TASK INSTRUCTIONS
- 1) In the Week 4 usage report, how many sessions came from the CLI?
- 2) From the Week 4 usage report, extract the passage from "This report separates" up to and including "for the week.".
- 3) The Week 4 usage report describes the CLI sessions as long and focused. List every kind of work it names for those sessions.

TEXT EXCERPT
<<<<
Build Journal

Weekly Usage Report — Week 4 (Apr 27–May 3): 495 Million Accounted Tokens for £9.24

Week 4: 374.2M visible tokens plus 120.6M cached tokens, for 494.8M total accounted Hermes tokens across 2,461 sessions. Opus-equivalent API cost: about £6,213.

2026-05-05 · 8 min read

Weekly AI Usage Report — Week 4: When Usage Patterns Shift

Token accounting

This report separates visible prompt/completion tokens from cached context. Visible tokens show fresh input/output work; cached tokens show repeated context reused during long agent sessions. Together, they show the full model-traffic footprint for the week.

Reporting period: Monday 27 April – Sunday 3 May 2026 Previous week (Week 3): 449.3M tokens, 2,288 sessions, £9.24/week

The headline numbers

Week 4 was never going to match Week 3's raw volume. That was the week I was rebuilding everything from scratch — cron jobs, toolchains, the whole Hermes stack. Week 4 was different. It was the week the usage pattern changed.

On the surface, fewer tokens might look like regression. It isn't. The I/O ratio halving tells the real story: more interactive work, more output-heavy sessions, more mixed-mode operation rather than just shoving massive context windows at the model and asking for one thing.

The week in one picture

This is the headline version of Week 4: 374.2M tokens, 2,461 sessions, £9.24 in subscription route cost — and the bottleneck shifting from invoices to daily usage limits.

Weekly Usage Report Week 4 — 495 million accounted tokens for £9.24 compared with per-token pricing

View full-size infographic

By model: the visible-route workhorses shift

The model mix tells you what kind of week it was. These route figures describe visible input/output tokens only; the 120.6M cached-context tokens are included in the weekly accounted total above, but are not allocated cleanly by model route here.

The Qwen 3.5 stat is worth a second look. 1,930 sessions at 15M visible tokens works out to under 8,000 visible tokens per session. That's the pattern of a utility model — fire and forget, low latency, no cost anxiety. Most people don't think about the small models, but they handle the bulk of daily interactions.

By source: the CLI takeover

The CLI number is the story here. 106 sessions accounting for over half the visible source-token volume. These are long, focused work sessions — development, debugging, architecture planning. When I'm in the terminal working on something, the token burn rate is completely different from quick Telegram queries or cron-driven automation.

Telegram's 21 sessions at 131.8M visible tokens reflects heavy mobile-accessible sessions — checking in, running reports, managing the system from outside the home network.
>>>>
RAW DATA
<<<<
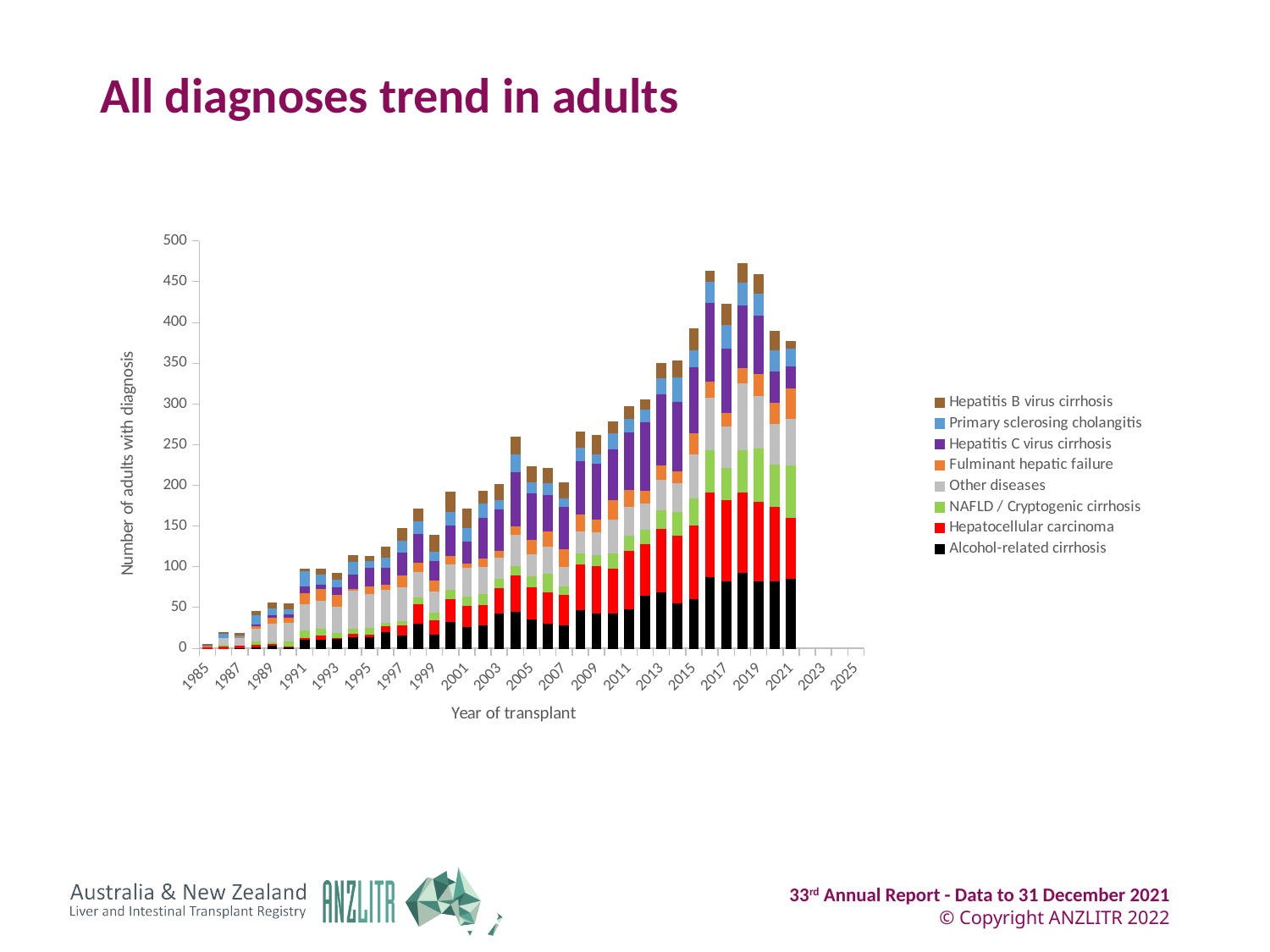
What kind of chart is shown on the slide? Stacked bar chart Is the total value for 1985 greater or less than 50? less Which year has the larger total, 1990 or 2000? 2000 Is the total value for 2021 greater or less than 400? less Is the total value for 2000 greater or less than 250? less Do the total values generally rise or fall from 1985 to 2021? rise Which year has the larger total, 2016 or 2021? 2016 What is the title of the vertical axis? Number of adults with diagnosis Which year has the lowest total number of adults with diagnosis? 1985 How many series does the legend list? 8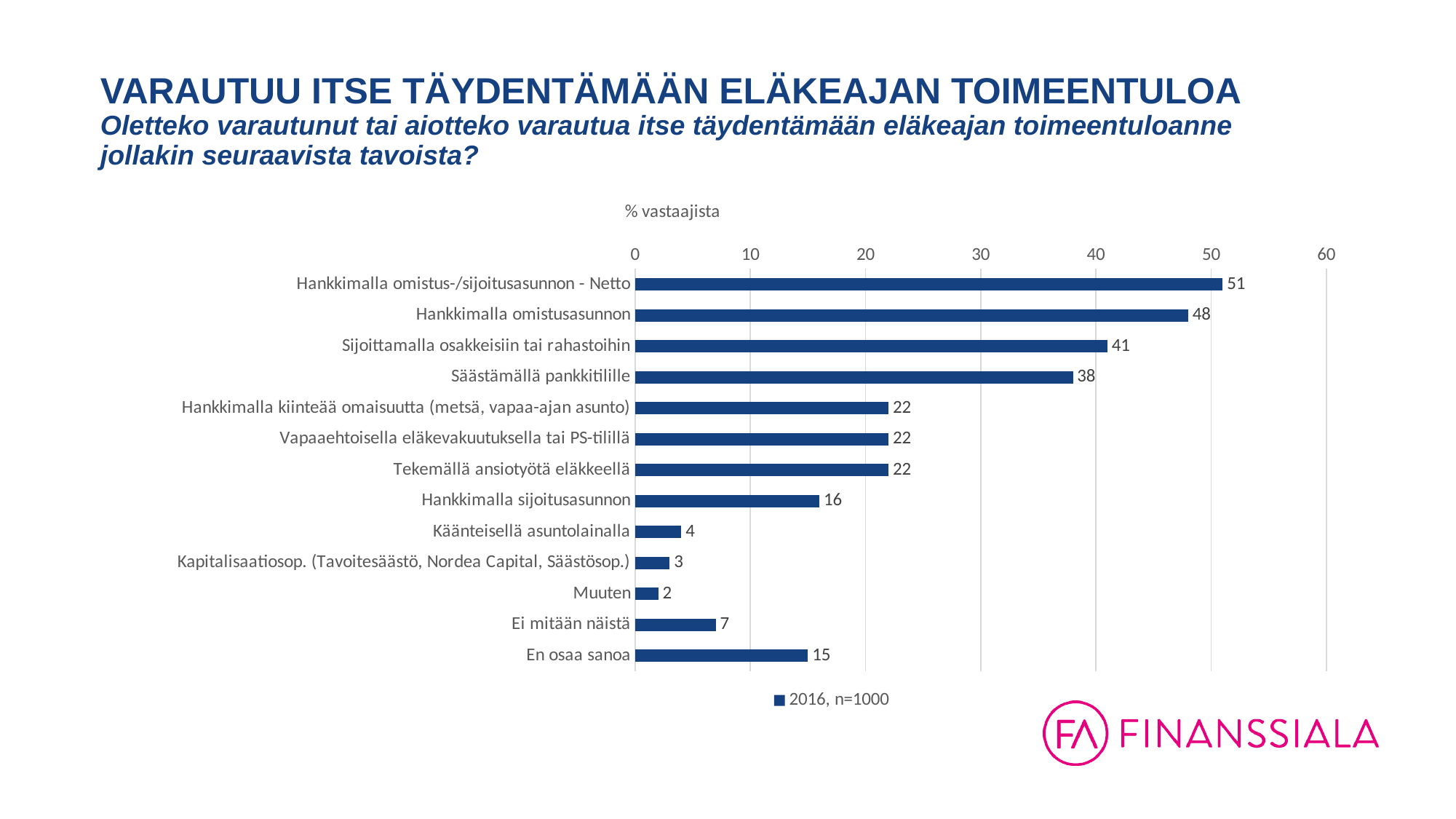
How many series does the legend list? 1 What is the value for "En osaa sanoa"? 15 What is the value for "Hankkimalla omistusasunnon"? 48 What is the difference between "Sijoittamalla osakkeisiin tai rahastoihin" and "Hankkimalla sijoitusasunnon"? 25 Which category has the lowest value? Muuten What kind of chart is shown on the slide? Bar chart What is the value for "Säästämällä pankkitilille"? 38 How many categories are shown in the chart? 13 Which category has the highest value? Hankkimalla omistus-/sijoitusasunnon - Netto Is the value for "Hankkimalla omistus-/sijoitusasunnon - Netto" greater or less than 50? greater What is the legend entry of the chart? 2016, n=1000 Which is larger, "Ei mitään näistä" or "Käänteisellä asuntolainalla"? Ei mitään näistä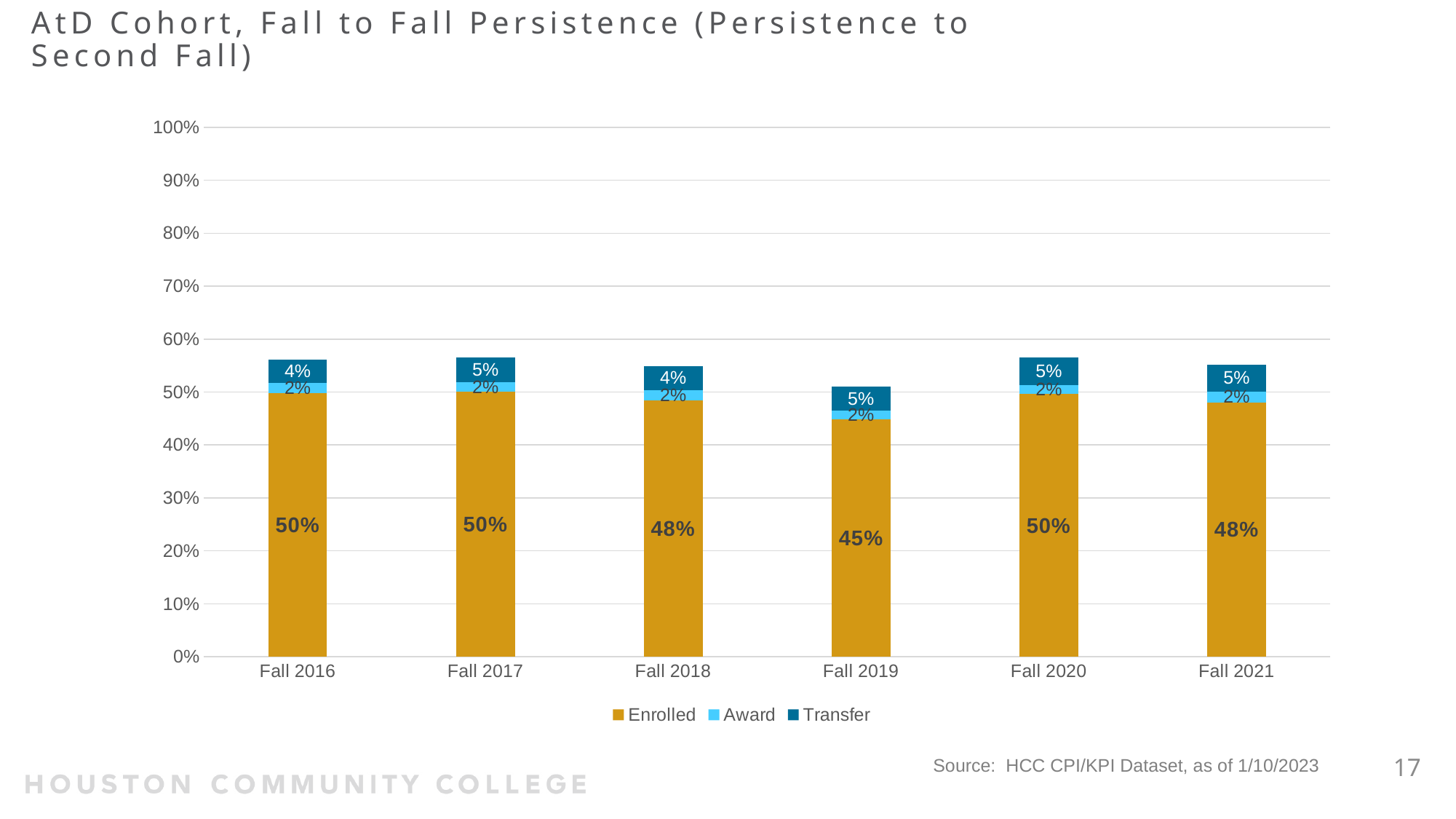
What is the difference between the Enrolled values for Fall 2017 and Fall 2019? 5% What is the Award value for Fall 2021? 2% Which cohort has the lowest Enrolled value? Fall 2019 Which is larger, the Enrolled value for Fall 2020 or for Fall 2021? Fall 2020 Which series is shown in the gold/orange colour? Enrolled What type of chart is shown on the slide? Stacked bar chart How many cohort categories are shown on the x axis? 6 What is the total of the stacked bar for Fall 2016? 56% What is the Transfer value for Fall 2017? 5% Which cohort has the lowest total stacked bar? Fall 2019 What is the Enrolled value for Fall 2019? 45% How many series does the legend list? 3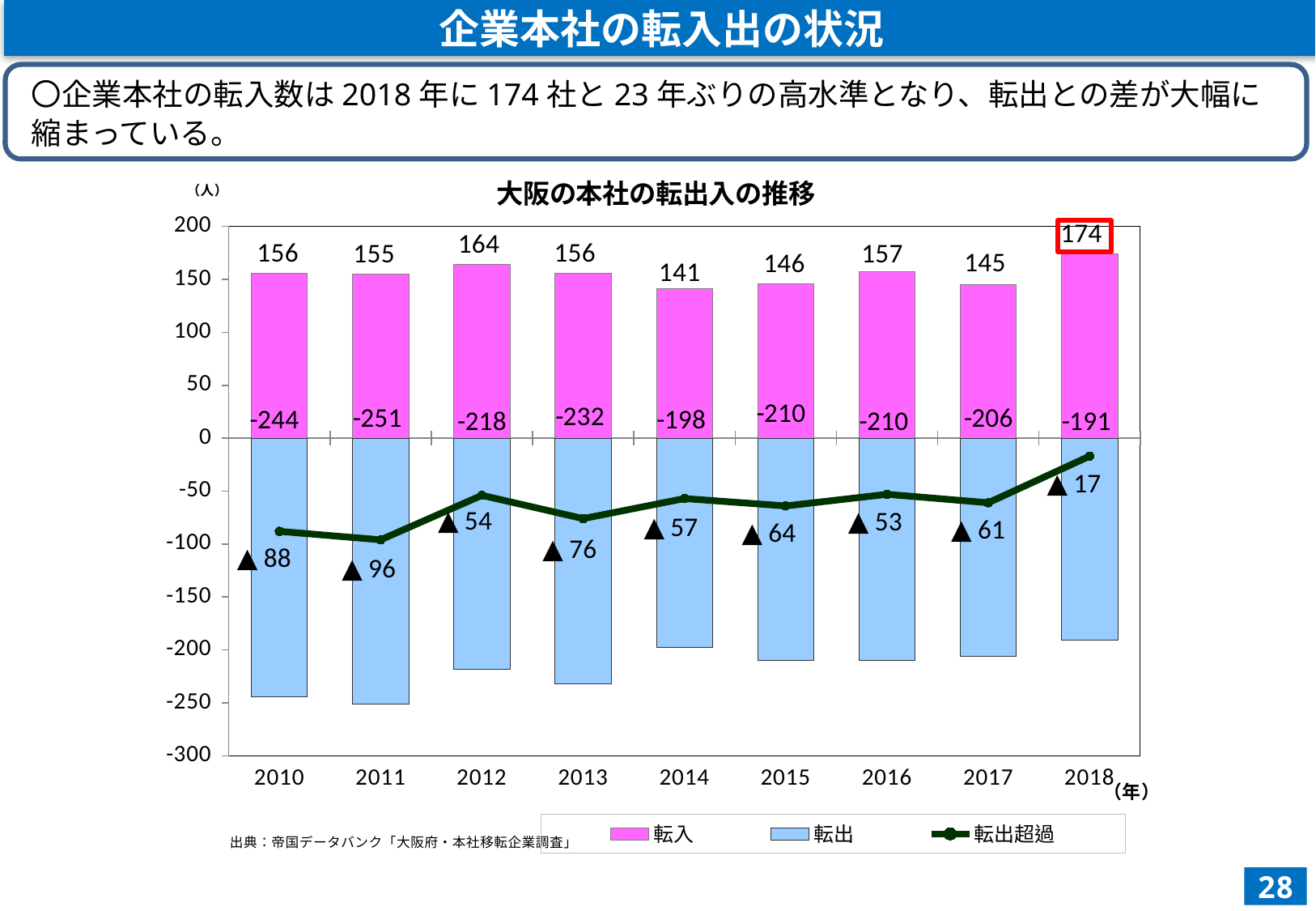
What is the difference between the 転入 values for 2018 and 2017? 29 How many years are shown on the x axis? 9 Which year has the highest 転入 value? 2018 What is the value of 転入 for 2018? 174 What is the value of 転出 for 2011? -251 What kind of chart is this? Combined bar and line chart Which year has the lowest 転入 value? 2014 What is the 転出超過 value shown for 2013? ▲76 What is the title of the chart? 大阪の本社の転出入の推移 Which is larger, the 転入 value for 2012 or for 2016? 2012 How many series does the legend list? 3 Does the 転出超過 line rise or fall from 2017 to 2018? Rise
>>>>
TASK-BY-TASK SOLUTIONS
- 1) 106 sessions.

- 2)
This report separates visible prompt/completion tokens from cached context. Visible tokens show fresh input/output work; cached tokens show repeated context reused during long agent sessions. Together, they show the full model-traffic footprint for the week.

- 3)
- development
- debugging
- architecture planning